Rush described his relationship with Norvill as “whimsical”. The text-message nicknames the pair had texted and emailed each other since 2014 (including “Jittery Rouche” and “Jet Lee Thrush”) were “whimsical”. Saying he had a “stage-door Johnny crush” on Norvill in an article in The Sydney Morning Herald was “whimsical”. A text message with a panting emoji was “whimsy”.  

“What do you say to the suggestion that you were hovering your hands over Ms Norvill’s torso and pretending to caress or stroke her upper torso. Did you do that?” McClintock asked. “Did you make sexual innuendos or references to her? Did you … make lewd gestures in her direction? … What about looking at her, sticking your tongue out and using your hands to grope the air like you were fondling her hips or breasts?” 

Rush’s denials were consistent. He denied director Neil Armsfield had asked him to make the scene where he carries Cordelia “more paternal” and less “creepy”, or that anyone had brought inappropriate behaviour to his attention. 

* * *

After lunch, Blackburn directed Rush to a text message he had sent Norvill after the opening night of All My Sons by Arthur Miller, a play which she appeared in with Robyn Nevin six months after Rush and Norvill worked together on King Lear. The text read:

“I was thinking of you (as I do more than is socially appropriate)”, followed by a winking emoji with its tongue sticking out.

“You had been thinking of her more than is socially appropriate for some time?” asked Blackburn.

“That — that is not correct in my mind. It’s a throwaway line.
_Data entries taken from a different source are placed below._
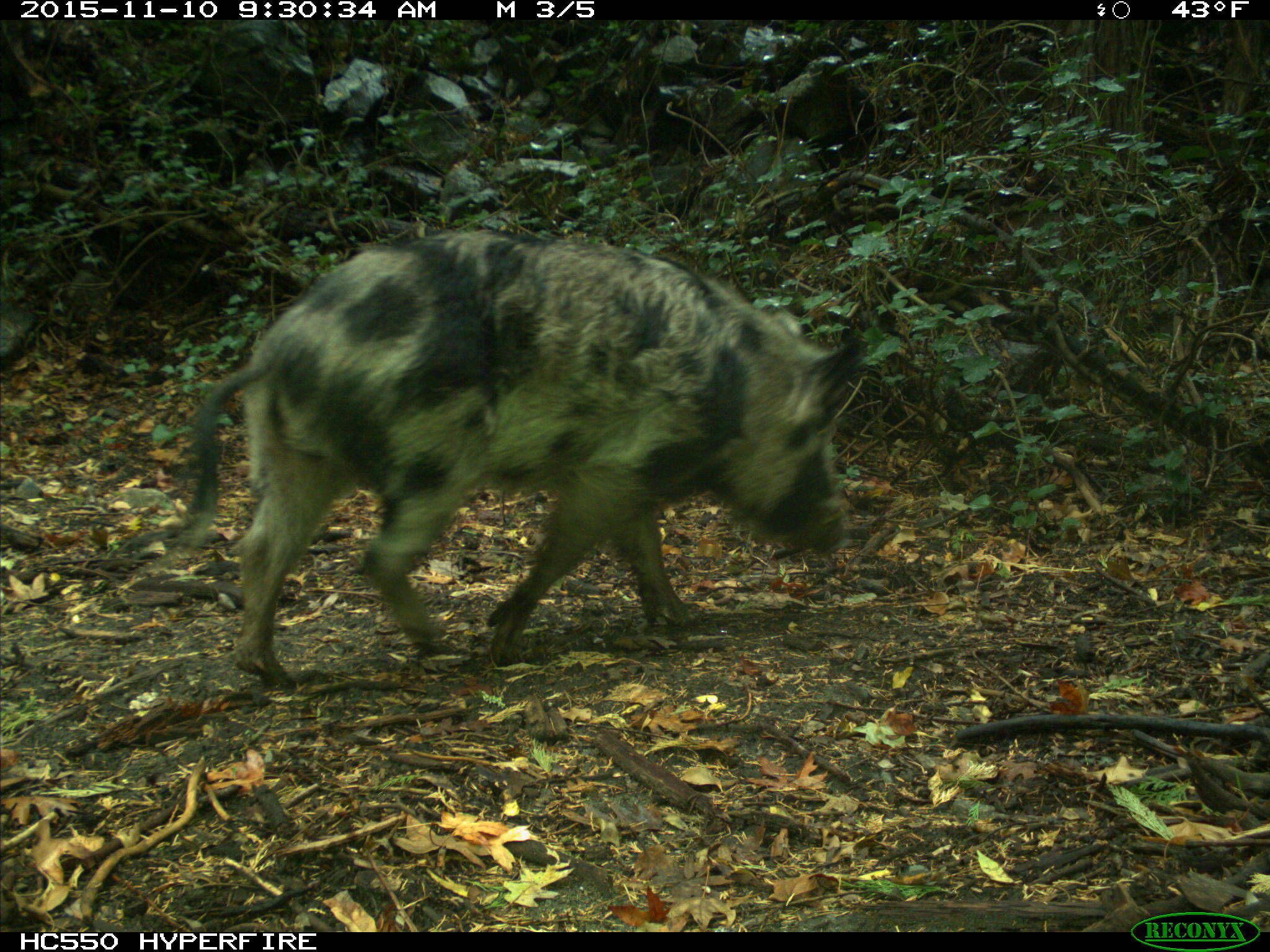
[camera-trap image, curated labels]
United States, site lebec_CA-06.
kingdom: Animalia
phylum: Chordata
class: Mammalia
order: Artiodactyla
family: Suidae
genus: Sus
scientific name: Sus scrofa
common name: wild boar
Sus scrofa (wild boar).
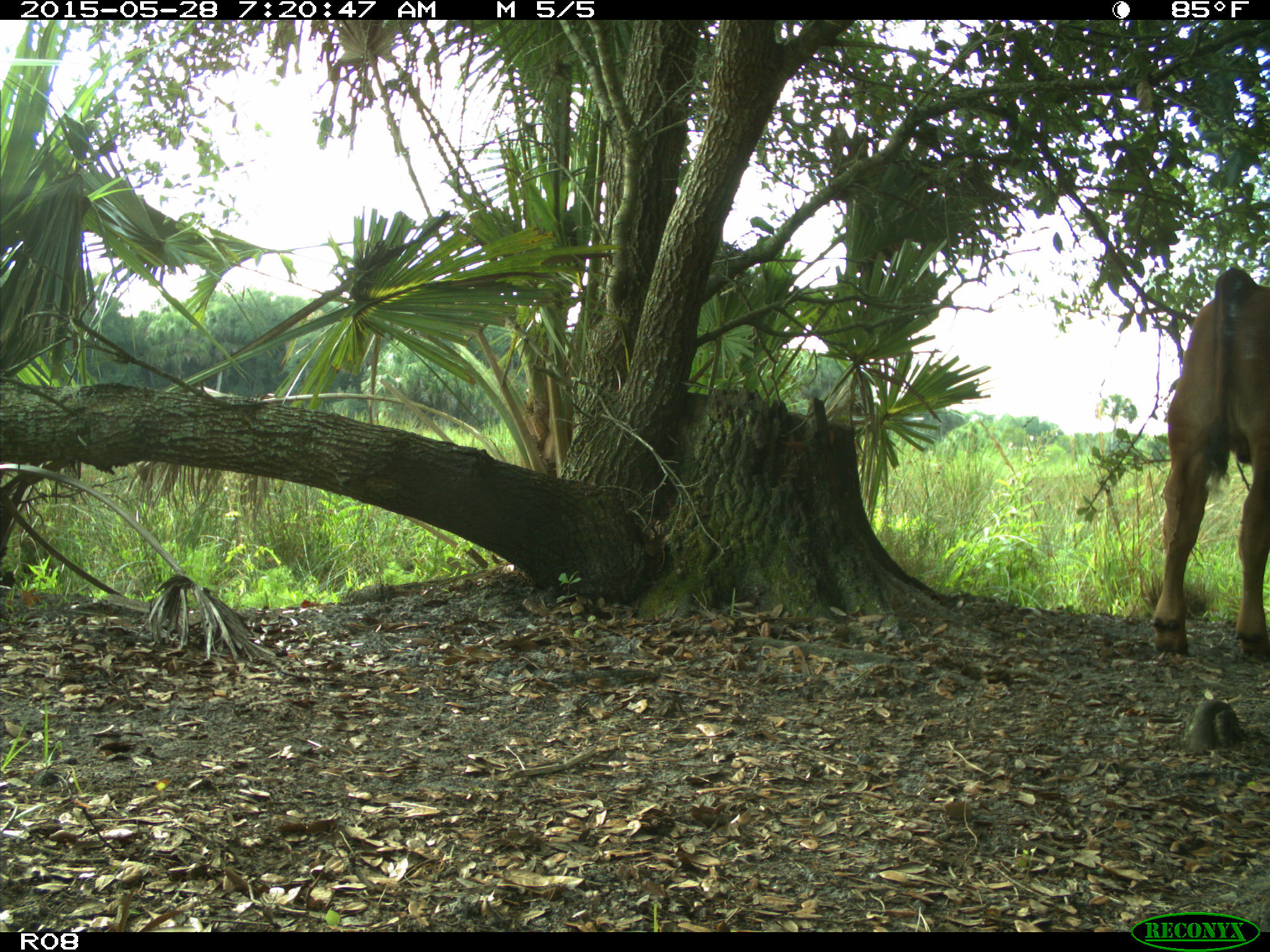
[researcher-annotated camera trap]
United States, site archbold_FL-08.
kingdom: Animalia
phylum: Chordata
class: Mammalia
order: Artiodactyla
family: Bovidae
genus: Bos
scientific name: Bos taurus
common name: domestic cow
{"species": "Bos taurus (domestic cow)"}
It’s actually a joke,” Rush said. “If there had been a Groucho [Marx] emoji, I would have punctuated with that to absolutely ensure that it was whimsy.”
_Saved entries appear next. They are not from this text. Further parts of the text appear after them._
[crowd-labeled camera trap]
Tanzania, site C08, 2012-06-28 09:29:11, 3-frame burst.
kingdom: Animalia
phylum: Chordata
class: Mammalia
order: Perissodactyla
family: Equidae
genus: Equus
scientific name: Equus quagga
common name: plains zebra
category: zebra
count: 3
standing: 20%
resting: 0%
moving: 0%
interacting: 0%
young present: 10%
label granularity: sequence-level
“That was the looniest emoji I could find that sort of was yucca, yucca, yucca … If Fozzie Bear had been in there, I would have put Fozzie Bear in.”

The next day, Blackburn pressed further: “If someone who was 65 years old had sent your daughter a text saying, ‘I’m thinking of you (as I do more than is socially appropriate)’ with the emoji with its tongue hanging out, Mr Rush, would you think that was appropriate behaviour?”
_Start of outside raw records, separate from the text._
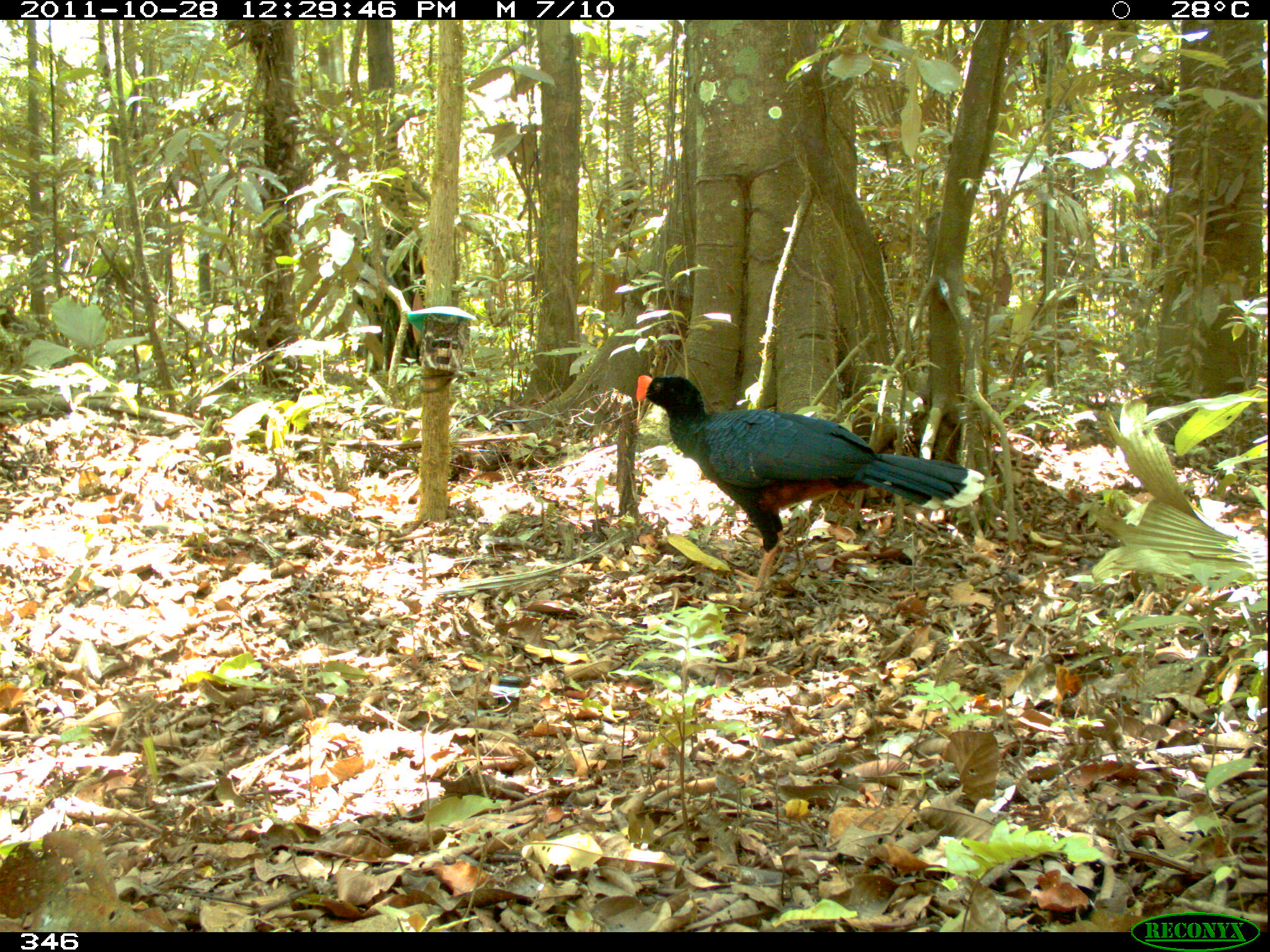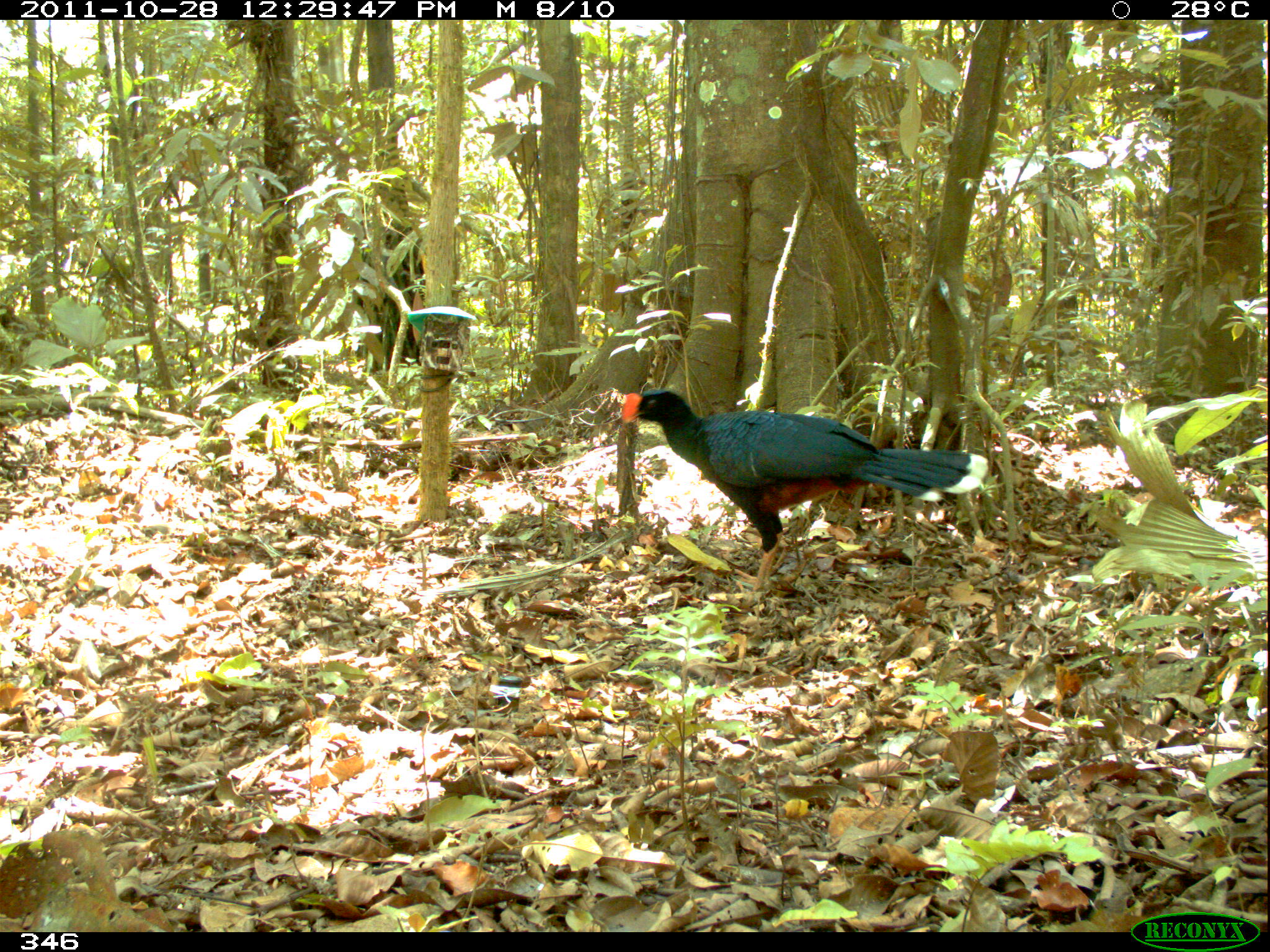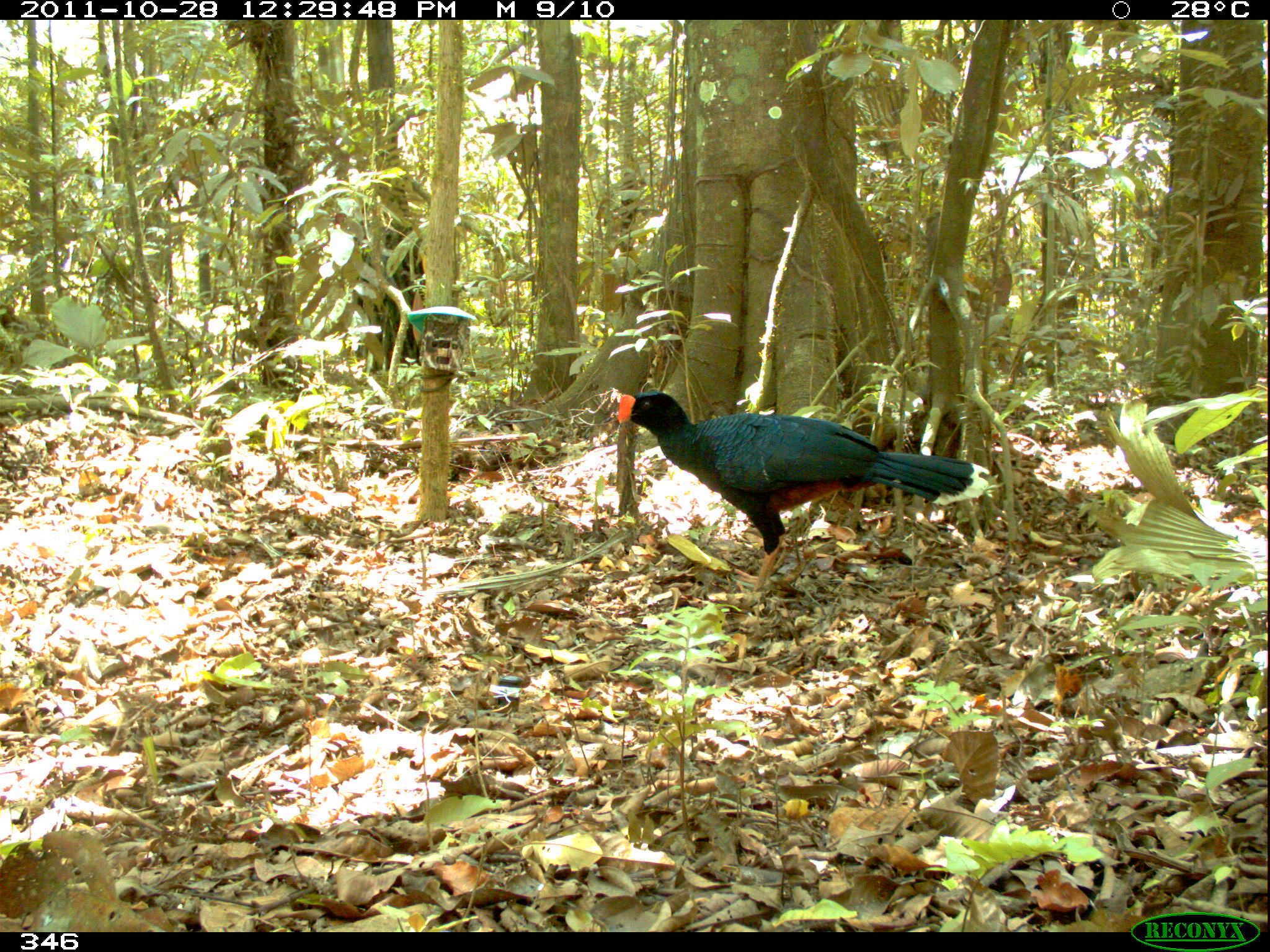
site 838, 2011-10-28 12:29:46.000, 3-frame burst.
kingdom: Animalia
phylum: Chordata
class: Aves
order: Galliformes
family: Cracidae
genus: Mitu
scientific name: Mitu tuberosum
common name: razor-billed curassow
“I can’t think of any context in which that would happen,” Rush responded.

Blackburn turned to the first time Rush had heard about the allegations, when Rush and Menelaus were speculating who could have made the complaint. “Is it somebody in admin? Is it somebody on the crew?”, they had wondered, Rush said. “We — we couldn’t — we were — we could only speculate, at that stage.”

But Blackburn pointed out that Rush had previously spoken to Australian Academy of Cinema and Television (AACTA) CEO Damian Trewhella about the “difficult scene” of carrying Norvill, where there was “allegedly some discomfort” —  a tidbit Trewhella had later written in an email and sent to the AACTA board.

“She occurred to your mind straightaway?” asked Blackburn, questioning when, out of 15 women in the cast and crew, Norvill was the only one he could think of.

He continued, arguing Norvill couldn’t confront Rush without it having “a catastrophic effect on [their] rapport”. “It would have been highly destructive?” he asked. Rush agreed it would have.

“On many occasions you stood in front of Ms Norvill and you stuck your tongue out and licked your lips in an exaggerated way? A little bit like the little emoji in the June text?”

* * *

As Rush made his way into court for his third day of evidence, wearing a plum-coloured jacket and pants, lilac shirt and violet tie, a journalist called out to him, “Good suit”. His wife walked several steps ahead of him, carrying a thick red binder filled with pages of documents.

In the witness box, Rush was asked about using the words “yummy” or “scrumptious” to greet Norvill. “You said things to her like, ‘you’re looking very scrumptious today’?” asked Blackburn.

“I might have said that … I was in a — always in a very chirpy mood… ‘yummy’ is — has a spirit to it,” he said. Norvill would often call Rush “Dad” (a joke on their King Lear casting), and often sang “stop, Dad” like a whining child. Rush said she never used that phrase to get him to stop making lewd gestures.